Hiertegen is cassatie in belang der wet ingesteld. In de conclusie van advocaat-generaal Hartlief10 wordt gesteld dat de uitkomst (geen inzagerecht in medisch advies) weliswaar juist is, maar dat het CTG op onjuiste gronden tot dat oordeel gekomen is. In het kort concludeert Hartlief dat er bij de totstandkoming van een medisch advies in het kader van de beoordeling van aansprakelijkheid geen geneeskundige behandelingsovereenkomst tot stand komt, noch sprake is van een medische keuring (in de zin van artikel 7:446 lid 4 BW) omdat de patiënt niet door de medisch adviseur wordt onderzocht. Daarmee komt de patiënt dus geen inzagerecht toe, nog los van de vraag of ziekenhuis en verzekeraar het recht hebben om de verdediging in vrijheid en beslotenheid voor te bereiden (een uitvloeisel van artikel 6 EVRM). Het arrest van de Hoge Raad wordt 2 juni 2023 verwacht.

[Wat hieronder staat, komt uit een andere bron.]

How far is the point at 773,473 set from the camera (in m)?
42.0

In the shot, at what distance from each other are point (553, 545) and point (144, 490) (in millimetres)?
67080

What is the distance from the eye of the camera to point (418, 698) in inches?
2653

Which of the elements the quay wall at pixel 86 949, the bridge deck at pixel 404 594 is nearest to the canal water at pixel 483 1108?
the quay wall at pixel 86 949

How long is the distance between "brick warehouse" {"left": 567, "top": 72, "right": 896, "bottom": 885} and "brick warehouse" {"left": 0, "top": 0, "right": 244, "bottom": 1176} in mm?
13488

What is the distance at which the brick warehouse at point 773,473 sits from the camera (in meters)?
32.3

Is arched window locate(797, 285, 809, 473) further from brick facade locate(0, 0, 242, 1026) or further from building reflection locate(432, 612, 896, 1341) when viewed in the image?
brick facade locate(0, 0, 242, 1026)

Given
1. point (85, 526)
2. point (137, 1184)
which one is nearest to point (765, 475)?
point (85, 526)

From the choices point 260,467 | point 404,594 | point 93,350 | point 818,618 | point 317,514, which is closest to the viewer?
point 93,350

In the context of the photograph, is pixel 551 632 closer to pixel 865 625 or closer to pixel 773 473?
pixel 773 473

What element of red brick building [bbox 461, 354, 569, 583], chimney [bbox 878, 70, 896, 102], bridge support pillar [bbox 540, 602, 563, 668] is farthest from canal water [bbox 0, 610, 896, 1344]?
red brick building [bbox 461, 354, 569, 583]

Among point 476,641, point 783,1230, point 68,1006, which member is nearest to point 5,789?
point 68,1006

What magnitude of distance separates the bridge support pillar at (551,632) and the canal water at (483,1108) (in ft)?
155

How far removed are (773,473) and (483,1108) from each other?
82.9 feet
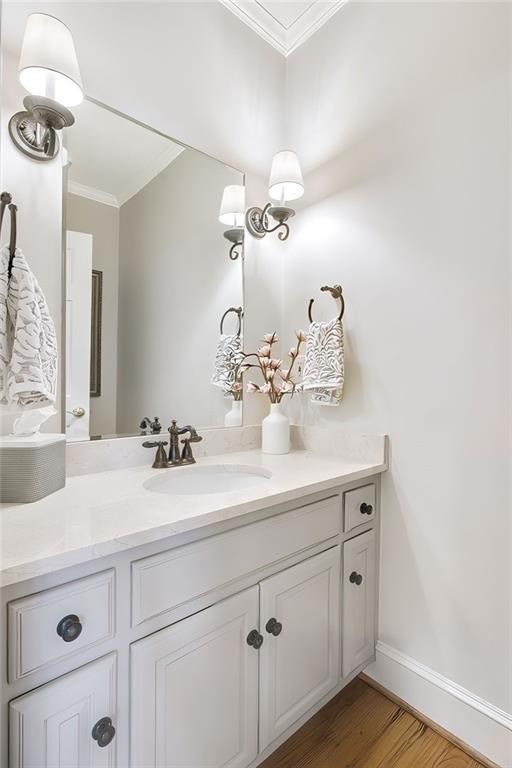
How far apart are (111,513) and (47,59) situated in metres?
1.19

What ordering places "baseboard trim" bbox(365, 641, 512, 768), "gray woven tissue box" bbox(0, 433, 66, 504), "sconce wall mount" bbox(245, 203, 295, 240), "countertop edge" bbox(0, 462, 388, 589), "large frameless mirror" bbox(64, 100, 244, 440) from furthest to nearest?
"sconce wall mount" bbox(245, 203, 295, 240)
"large frameless mirror" bbox(64, 100, 244, 440)
"baseboard trim" bbox(365, 641, 512, 768)
"gray woven tissue box" bbox(0, 433, 66, 504)
"countertop edge" bbox(0, 462, 388, 589)

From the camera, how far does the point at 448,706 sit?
1.29 m

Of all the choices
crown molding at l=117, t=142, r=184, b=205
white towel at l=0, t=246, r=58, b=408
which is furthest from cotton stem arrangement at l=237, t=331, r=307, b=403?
white towel at l=0, t=246, r=58, b=408

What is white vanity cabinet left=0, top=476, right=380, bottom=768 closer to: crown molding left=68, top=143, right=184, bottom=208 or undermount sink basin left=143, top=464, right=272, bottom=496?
undermount sink basin left=143, top=464, right=272, bottom=496

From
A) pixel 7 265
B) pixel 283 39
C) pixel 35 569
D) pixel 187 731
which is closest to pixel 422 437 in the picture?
pixel 187 731

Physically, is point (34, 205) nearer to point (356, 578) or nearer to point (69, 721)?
point (69, 721)

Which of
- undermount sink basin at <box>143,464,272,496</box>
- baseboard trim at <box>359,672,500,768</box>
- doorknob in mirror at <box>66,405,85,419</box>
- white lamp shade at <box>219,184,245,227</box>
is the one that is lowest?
baseboard trim at <box>359,672,500,768</box>

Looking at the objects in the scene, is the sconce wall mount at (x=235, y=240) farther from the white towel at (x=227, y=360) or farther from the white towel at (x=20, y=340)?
the white towel at (x=20, y=340)

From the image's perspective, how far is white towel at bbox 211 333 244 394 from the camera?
1682 millimetres

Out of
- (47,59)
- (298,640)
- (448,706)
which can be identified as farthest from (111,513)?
(448,706)

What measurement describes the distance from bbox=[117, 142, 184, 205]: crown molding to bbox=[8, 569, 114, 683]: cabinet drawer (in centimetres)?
120

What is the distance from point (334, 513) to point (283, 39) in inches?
83.5

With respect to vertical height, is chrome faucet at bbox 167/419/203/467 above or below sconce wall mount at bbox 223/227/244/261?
below

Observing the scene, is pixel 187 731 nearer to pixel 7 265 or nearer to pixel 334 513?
pixel 334 513
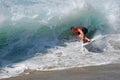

Daarnaast liggen interessante prejudiciële vragen voor bij de Hoge Raad. Rechtbank Rotterdam11 heeft aan de Hoge Raad voorgelegd of er uitdrukkelijke toestemming van de patiënt nodig is om medische informatie in de buitengerechtelijke fase ter beoordeling van aansprakelijkheid te delen met de jurist of medisch adviseur van de verzekeraar. Voor zover die toestemming vereist is (en daar lijkt het wel op) ligt de interessante vraag voor hoe de zorgverlener en diens verzekeraar dienen te handelen als de toestemming niet wordt verkregen. Het lijkt immers niet redelijk om van een zorgverlener te verwachten dat inhoudelijk wordt gereageerd op een aansprakelijkstelling, als daarover geen deskundig advies kan worden ingewonnen bij jurist of medisch adviseur. Over deze aspecten is advocaat-generaal Hartlief zich op dit moment aan het buigen en de conclusie wordt rond de zomer van 2023 verwacht.
Slotsom
De recente ontwikkelingen vragen om een intensivering van de samenwerking tussen de (verzekerde) zorgverlener en de aansprakelijkheidsverzekeraar bij de afwikkeling van schadeclaims. De GOMA 2022 schrijft immers voor dat de zorgverlener de patiënt op de hoogte houdt van de ontwikkelingen op het gebied van schadeafwikkeling en uit eigen beweging informeert over diens rechtspositie. Gelukkig wordt de zorgverlener daarbij handvatten geboden: voor eenieder is nu duidelijk dat in het geval van een procedure (klacht, tucht of civiel) de relevante medische gegevens zonder uitdrukkelijke toestemming mogen worden ingebracht en mogen worden verstrekt aan de jurist en medisch adviseur (van de verzekeraar). De vraag of deze vrijheid ook in het buitengerechtelijk traject geldt ligt nog open: daarover spreekt de Hoge Raad zich nog uit.